» **Text provided**
□ □ □ □ □

Trump argued that 'we must reject the perennial prophets of doom and their predictions of the apocalypse'

(L to R) Photographer: Jason Alden/Bloomberg via Getty Images; Photo by JIM WATSON/AFP via Getty Images

Greta Thunberg — the teen activist who went on an oft-mocked "How dare you?" tirade about climate change at the United Nations in September — wasn't tearful or noticeably angry during her message Tuesday at the World Economic Forum in Davos, Switzerland.

But her address was just as accusatory toward global and big business leaders.

"Our house is still on fire," she said. "Your inaction is fueling the flames by the hour. And we are telling you to act as if you loved your children above all else."

"The climate and environment is a hot topic right now, thanks to young people pushing," Thunberg told those at the annual gathering in a ski resort in the Swiss alps, Bloomberg News reported. "Pretty much nothing has been done, since the global emissions of CO2 have not reduced."

□ □ □ □ □

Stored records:

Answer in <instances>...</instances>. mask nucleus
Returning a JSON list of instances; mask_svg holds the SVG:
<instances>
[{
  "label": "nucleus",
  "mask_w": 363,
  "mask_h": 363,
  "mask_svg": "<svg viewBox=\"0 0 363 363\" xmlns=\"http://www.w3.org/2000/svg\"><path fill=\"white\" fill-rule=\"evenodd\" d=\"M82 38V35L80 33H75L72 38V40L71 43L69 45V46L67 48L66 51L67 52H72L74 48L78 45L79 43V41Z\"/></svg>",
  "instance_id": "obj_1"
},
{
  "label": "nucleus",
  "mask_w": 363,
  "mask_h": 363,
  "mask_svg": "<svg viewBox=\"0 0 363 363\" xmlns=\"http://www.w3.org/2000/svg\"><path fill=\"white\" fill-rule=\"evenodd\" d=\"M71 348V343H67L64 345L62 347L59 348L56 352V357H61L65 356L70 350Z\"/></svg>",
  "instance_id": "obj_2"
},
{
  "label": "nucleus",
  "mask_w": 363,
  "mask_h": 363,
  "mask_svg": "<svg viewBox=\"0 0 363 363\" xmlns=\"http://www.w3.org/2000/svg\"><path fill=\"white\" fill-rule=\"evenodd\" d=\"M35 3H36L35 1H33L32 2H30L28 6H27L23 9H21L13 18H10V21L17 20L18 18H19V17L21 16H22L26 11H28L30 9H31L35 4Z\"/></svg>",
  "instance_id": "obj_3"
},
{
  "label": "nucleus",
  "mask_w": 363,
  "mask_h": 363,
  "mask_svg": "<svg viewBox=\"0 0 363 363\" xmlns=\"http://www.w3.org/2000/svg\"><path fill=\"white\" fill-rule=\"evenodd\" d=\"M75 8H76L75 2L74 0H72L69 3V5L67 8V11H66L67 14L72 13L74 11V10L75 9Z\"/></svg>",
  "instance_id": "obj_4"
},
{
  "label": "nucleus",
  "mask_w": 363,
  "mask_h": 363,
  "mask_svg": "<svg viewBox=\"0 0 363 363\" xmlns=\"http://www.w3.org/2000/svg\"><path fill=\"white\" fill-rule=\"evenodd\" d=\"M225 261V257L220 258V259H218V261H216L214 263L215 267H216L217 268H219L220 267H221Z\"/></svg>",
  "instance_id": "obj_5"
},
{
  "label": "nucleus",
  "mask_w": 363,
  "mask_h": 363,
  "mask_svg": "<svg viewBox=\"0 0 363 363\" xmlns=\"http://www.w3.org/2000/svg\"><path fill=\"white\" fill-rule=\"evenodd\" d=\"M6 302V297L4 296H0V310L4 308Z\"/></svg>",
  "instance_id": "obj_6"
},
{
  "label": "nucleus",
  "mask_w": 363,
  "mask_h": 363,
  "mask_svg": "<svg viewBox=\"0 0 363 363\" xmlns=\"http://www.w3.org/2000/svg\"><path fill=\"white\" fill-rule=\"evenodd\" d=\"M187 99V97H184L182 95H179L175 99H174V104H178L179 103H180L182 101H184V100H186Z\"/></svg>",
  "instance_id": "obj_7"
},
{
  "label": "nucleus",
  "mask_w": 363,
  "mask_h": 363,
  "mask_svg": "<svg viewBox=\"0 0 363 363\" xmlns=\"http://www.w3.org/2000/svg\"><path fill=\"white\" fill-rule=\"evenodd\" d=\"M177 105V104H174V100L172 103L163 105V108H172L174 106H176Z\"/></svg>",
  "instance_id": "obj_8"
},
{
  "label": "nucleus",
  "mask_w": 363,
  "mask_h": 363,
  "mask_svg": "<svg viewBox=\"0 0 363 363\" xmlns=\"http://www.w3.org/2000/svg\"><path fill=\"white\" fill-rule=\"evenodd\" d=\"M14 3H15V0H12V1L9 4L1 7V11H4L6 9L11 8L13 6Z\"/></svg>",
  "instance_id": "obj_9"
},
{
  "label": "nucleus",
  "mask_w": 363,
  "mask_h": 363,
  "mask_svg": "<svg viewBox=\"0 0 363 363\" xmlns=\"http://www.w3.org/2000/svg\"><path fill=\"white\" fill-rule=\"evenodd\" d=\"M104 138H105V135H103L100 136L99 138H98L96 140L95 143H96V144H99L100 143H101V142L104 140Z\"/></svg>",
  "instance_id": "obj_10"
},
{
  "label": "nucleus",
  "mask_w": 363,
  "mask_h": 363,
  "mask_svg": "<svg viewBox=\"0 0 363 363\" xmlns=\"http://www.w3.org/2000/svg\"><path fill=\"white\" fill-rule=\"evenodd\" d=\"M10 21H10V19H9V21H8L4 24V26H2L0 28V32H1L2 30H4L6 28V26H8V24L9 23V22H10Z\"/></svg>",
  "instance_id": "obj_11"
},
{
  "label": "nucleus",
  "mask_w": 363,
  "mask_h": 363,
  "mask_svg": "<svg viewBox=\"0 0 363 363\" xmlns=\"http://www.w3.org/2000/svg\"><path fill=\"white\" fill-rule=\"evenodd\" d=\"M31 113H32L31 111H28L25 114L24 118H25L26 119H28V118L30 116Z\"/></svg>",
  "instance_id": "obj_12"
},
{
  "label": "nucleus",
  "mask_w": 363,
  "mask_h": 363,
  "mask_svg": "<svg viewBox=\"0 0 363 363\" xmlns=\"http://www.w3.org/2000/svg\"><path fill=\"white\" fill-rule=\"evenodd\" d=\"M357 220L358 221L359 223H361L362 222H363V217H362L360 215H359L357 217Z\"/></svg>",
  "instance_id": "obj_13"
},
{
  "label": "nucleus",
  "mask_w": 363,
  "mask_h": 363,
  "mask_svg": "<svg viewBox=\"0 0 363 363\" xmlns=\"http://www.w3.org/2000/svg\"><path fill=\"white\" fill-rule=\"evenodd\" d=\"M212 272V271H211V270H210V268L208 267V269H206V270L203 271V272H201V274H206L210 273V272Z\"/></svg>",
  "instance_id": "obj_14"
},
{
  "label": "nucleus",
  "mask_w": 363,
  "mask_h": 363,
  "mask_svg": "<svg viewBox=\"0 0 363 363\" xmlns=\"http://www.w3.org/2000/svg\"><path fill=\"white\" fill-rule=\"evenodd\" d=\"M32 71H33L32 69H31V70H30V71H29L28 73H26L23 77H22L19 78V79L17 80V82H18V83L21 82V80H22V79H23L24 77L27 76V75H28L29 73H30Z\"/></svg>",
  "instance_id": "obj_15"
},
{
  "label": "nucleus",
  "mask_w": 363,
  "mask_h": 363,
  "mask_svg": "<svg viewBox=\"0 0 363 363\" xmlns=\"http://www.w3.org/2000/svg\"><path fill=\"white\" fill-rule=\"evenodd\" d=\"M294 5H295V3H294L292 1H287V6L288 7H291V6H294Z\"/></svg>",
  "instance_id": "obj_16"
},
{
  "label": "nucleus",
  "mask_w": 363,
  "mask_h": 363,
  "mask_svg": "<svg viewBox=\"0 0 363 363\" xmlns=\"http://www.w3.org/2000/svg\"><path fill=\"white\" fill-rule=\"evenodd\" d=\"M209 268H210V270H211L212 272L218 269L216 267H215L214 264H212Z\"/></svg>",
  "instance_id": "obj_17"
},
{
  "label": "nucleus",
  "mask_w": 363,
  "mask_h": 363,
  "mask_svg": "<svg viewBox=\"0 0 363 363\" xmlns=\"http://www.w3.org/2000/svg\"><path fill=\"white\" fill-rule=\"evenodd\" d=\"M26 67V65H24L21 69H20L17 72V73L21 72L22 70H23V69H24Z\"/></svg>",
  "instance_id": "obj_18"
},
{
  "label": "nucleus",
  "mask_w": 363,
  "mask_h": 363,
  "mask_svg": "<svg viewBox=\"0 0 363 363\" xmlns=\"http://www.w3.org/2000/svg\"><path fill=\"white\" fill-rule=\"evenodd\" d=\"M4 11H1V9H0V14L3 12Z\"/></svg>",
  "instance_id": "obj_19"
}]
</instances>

□ □ □ □ □

» **Set of tasks**
A. Condense the paragraph of the Davos article that begins "Greta Thunberg — the teen activist" into a single shorter sentence that keeps its main facts.
B. Carry the article about Greta Thunberg at Davos forward from its final sentence.

» **Answers**
A. At the World Economic Forum in Davos, Switzerland, on Tuesday, Greta Thunberg, the teen activist known for her oft-mocked "How dare you?" climate tirade at the United Nations in September, spoke without appearing tearful or noticeably angry.

B.
The outlet added that only a handful of executives from the oil, gas, and coal industries "chiefly responsible for warming the planet" were in attendance. But another world figure was there, and he made some headlines of his own.

'This is not a time for pessimism'

President Donald Trump spoke at the forum later on Tuesday and didn't appear to be on Thunberg's frequency as he focused instead on America's growing economy and record oil and gas production, Bloomberg News said.

"This is not a time for pessimism, this is a time for optimism," the president said as Thunberg watched from the audience, the outlet reported. "We must reject the perennial prophets of doom and their predictions of the apocalypse. They are the heirs of yesterday's foolish fortune tellers."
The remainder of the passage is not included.